P.390Pulmonary function in patients with Duchenne muscular dystrophy from the STRIDE registry and the CINRG natural history study: a matched cohort analysis

This analysis aimed to investigate if patients with nonsense mutation Duchenne muscular dystrophy (nmDMD) receiving ataluren plus standard of care (Strategic Targeting of Registries and International Database of Excellence [STRIDE] [NCT02369731]) experienced a lesser decline in pulmonary function compared with patients with DMD receiving standard of care alone. STRIDE is an ongoing, multicenter, observational registry designed to provide data on ataluren use in patients with nmDMD in routine clinical practice. Propensity score matching was performed to identify patient cohorts from STRIDE and CINRG who were comparable in established predictors of disease progression: age at onset of first symptom; duration of deflazacort use; and duration of other corticosteroid use. The majority of patients from CINRG were included in this analysis; however, patients from CINRG who received any other mutation-specific investigational drug for DMD were excluded.
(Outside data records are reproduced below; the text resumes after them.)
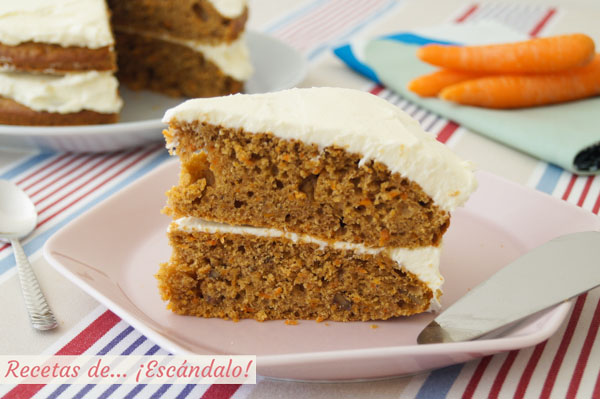 Receta de tarta de zanahoria o carrot cake, un pastel de zanahoria irresistible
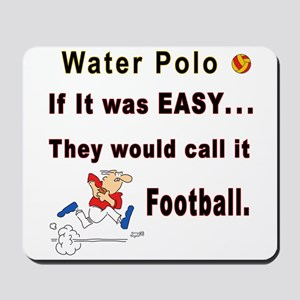 H2O Polo Mousepad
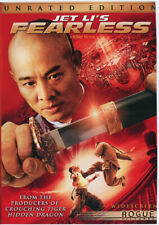 JET LI - FEARLESS - 2006 DVD - UNRATED WIDESCREEN EDITION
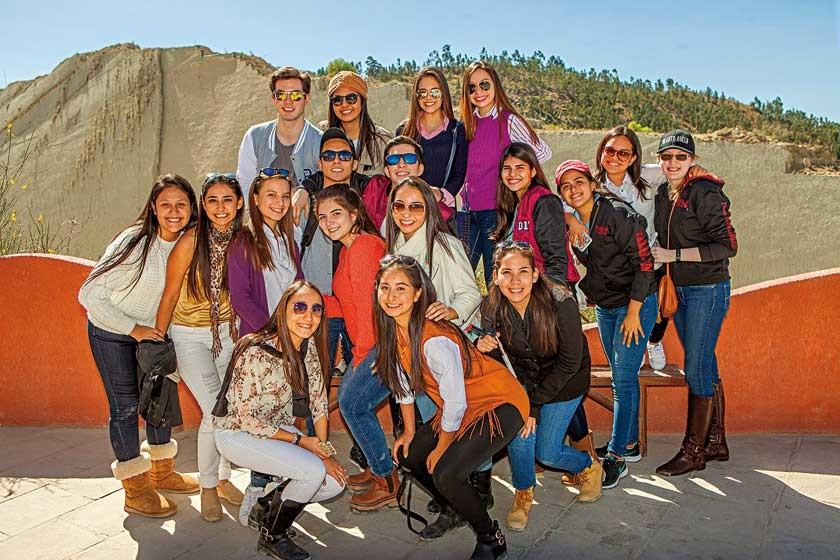 """Colegio La Salle pre-promo 2017 """"Dahaens B""""."""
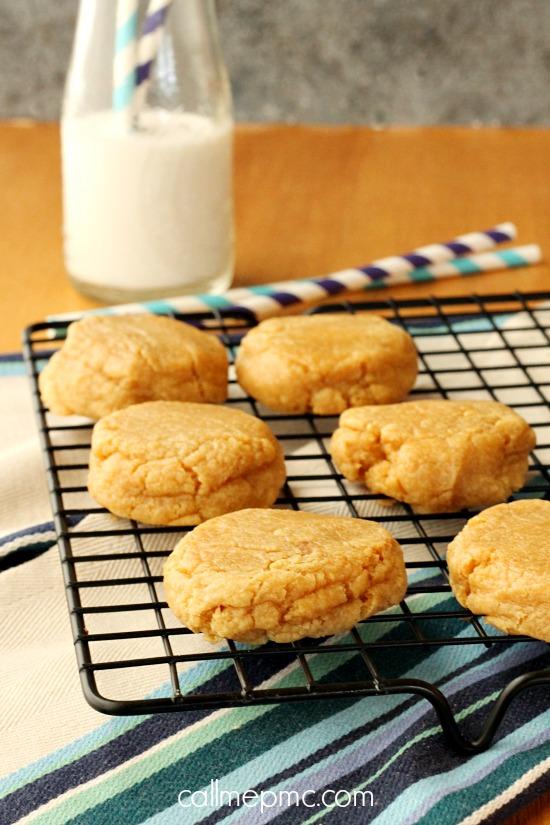 Small Batch Peanut Butter Cookies
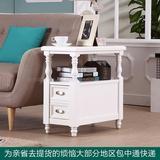 美式简约客厅边几边柜 带抽小茶几沙发桌欧式角几边桌实木电话桌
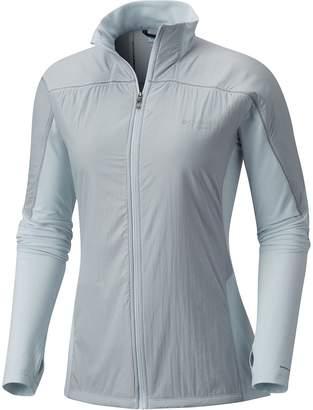 Columbia Caldorado Insulated Jacket - Women's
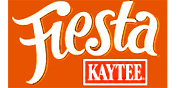 Fiesta Treats and Food for Pets by Kaytee - GregRobert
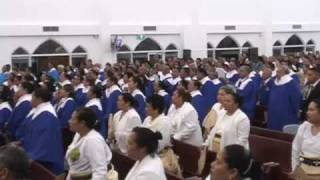 Download Hallelujah Chorus - Free Wesleyan Church of Tonga Video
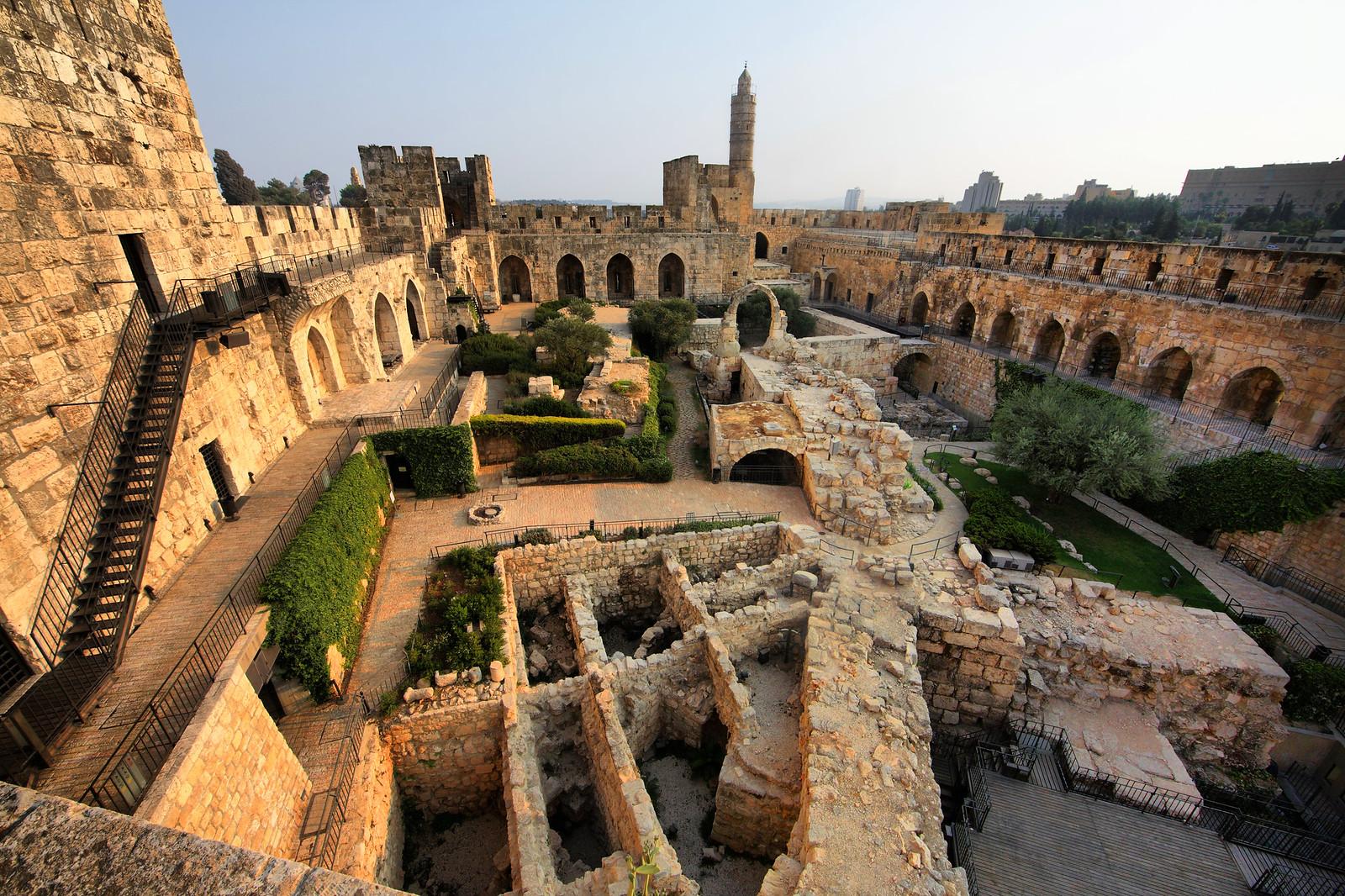 Jerusalem_The Tower of David_3_Noam Chen_IMOT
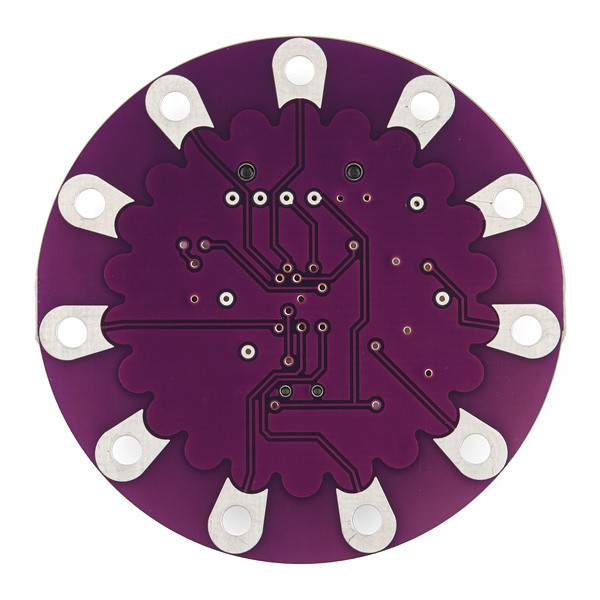 LilyPad Arduino Simple Board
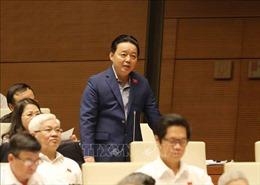 Bộ trưởng Trần Hồng Hà trả lời về sự 'vắng bóng' thanh tra trong xử lý vi phạm đất đai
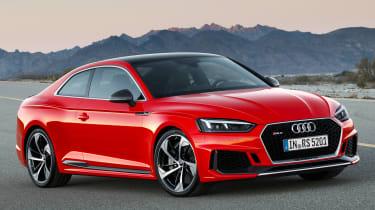 Audi RS5 2017 - front quarter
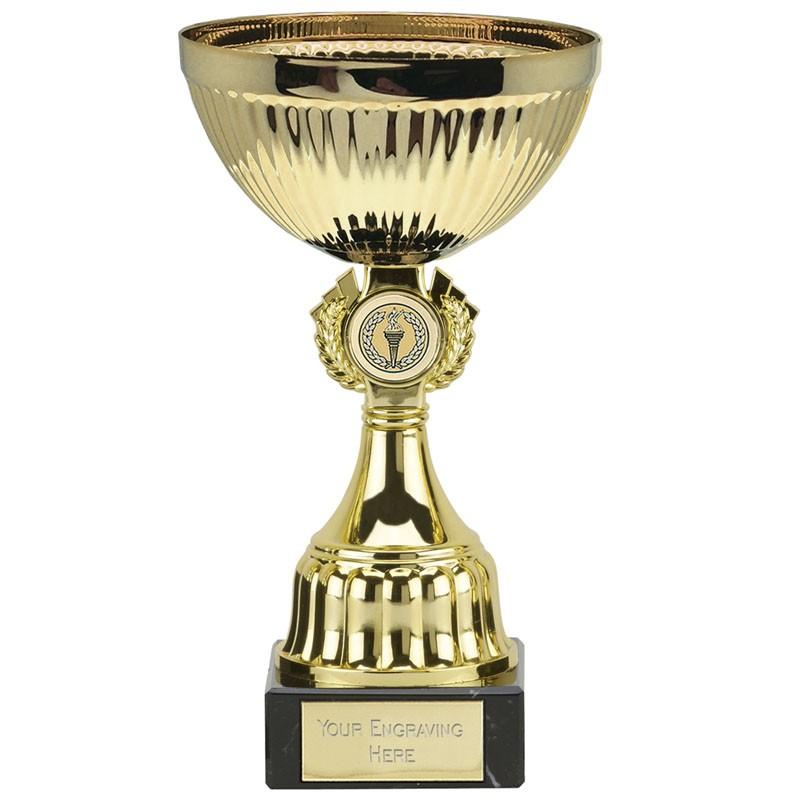 Zurich Gold Cup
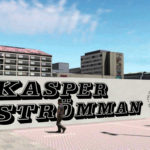 """Turun kaupunki: """"Vain ammattigraafikoille tarvitsee maksaa"""""""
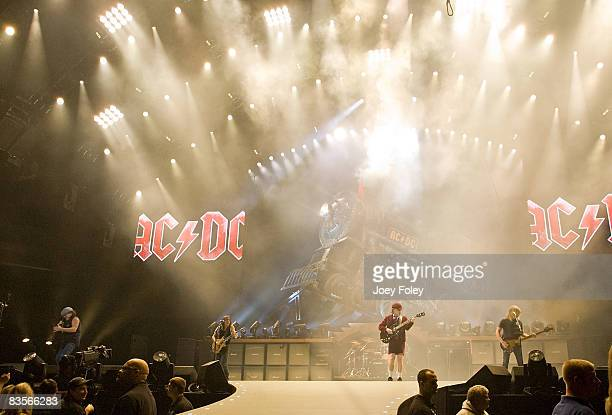 Australian rock band AC/DC performs in concert on their 'Black Ice World Tour' at the Conseco Fieldhouse on November 3 2008 in Indianapolis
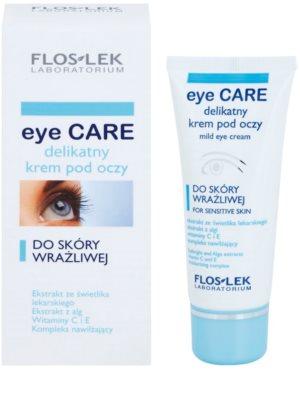 FlosLek Laboratorium Eye Care nežna krema za predel okoli oči za občutljivo kožo 1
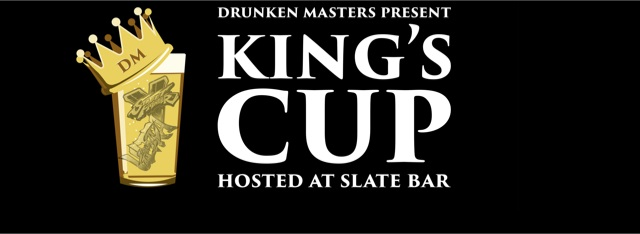 kings-cup-banner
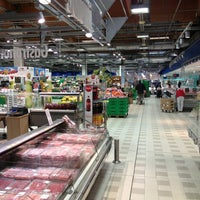 Photo taken at Ipercoop by Stefano C. on 3/10/2013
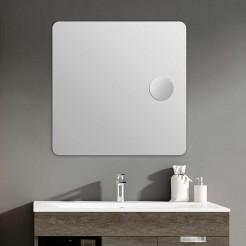 Miroir de salle de bain Zoom Plus Carré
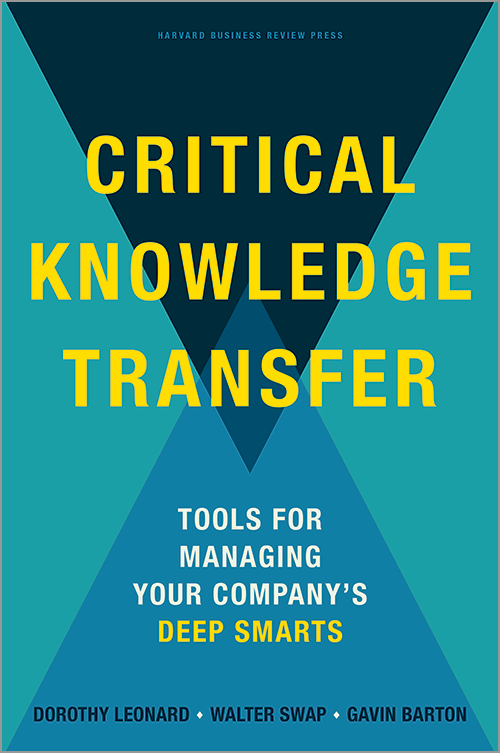 Critical Knowledge Transfer: Tools for Managing Your Company's Deep Smarts ^ 16568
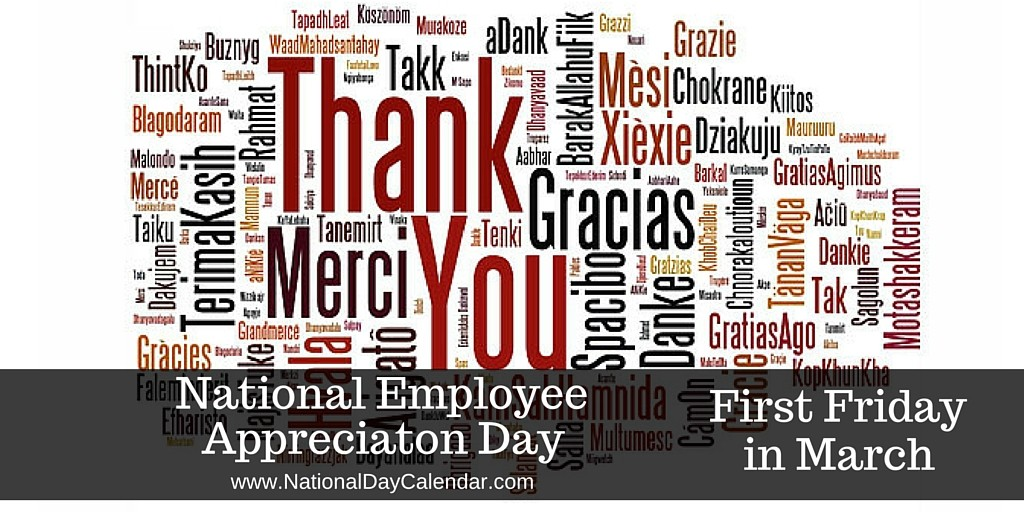 It is National Employee Appreciation Day! The Morning ...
The proportion of patients in each cohort with a predicted forced vital capacity (FVC) < 50% or FVC < 1 L was determined. The mean (standard deviation) age at onset of first symptom in the STRIDE and CINRG cohorts (n=187 in each cohort) was 2.7 (1.8) and 2.9 (1.6) years, respectively. The majority of patients (STRIDE vs CINRG) received corticosteroids for ≥12 months (56.7% vs 55.1%), with a similar proportion receiving deflazacort (24.6% vs 23.5%) or other corticosteroids (34.8% vs 34.8%). In the STRIDE cohort, 2.1% (3/140) of patients had a predicted FVC < 50% compared with 32.5% (37/114) of patients in the CINRG cohort. No patients (0/131) in the STRIDE cohort had an FVC < 1 L compared with 24.3% (33/136) in the CINRG cohort. These data suggest that in routine clinical practice, treatment with ataluren in addition to standard of care slows disease progression in patients with nmDMD.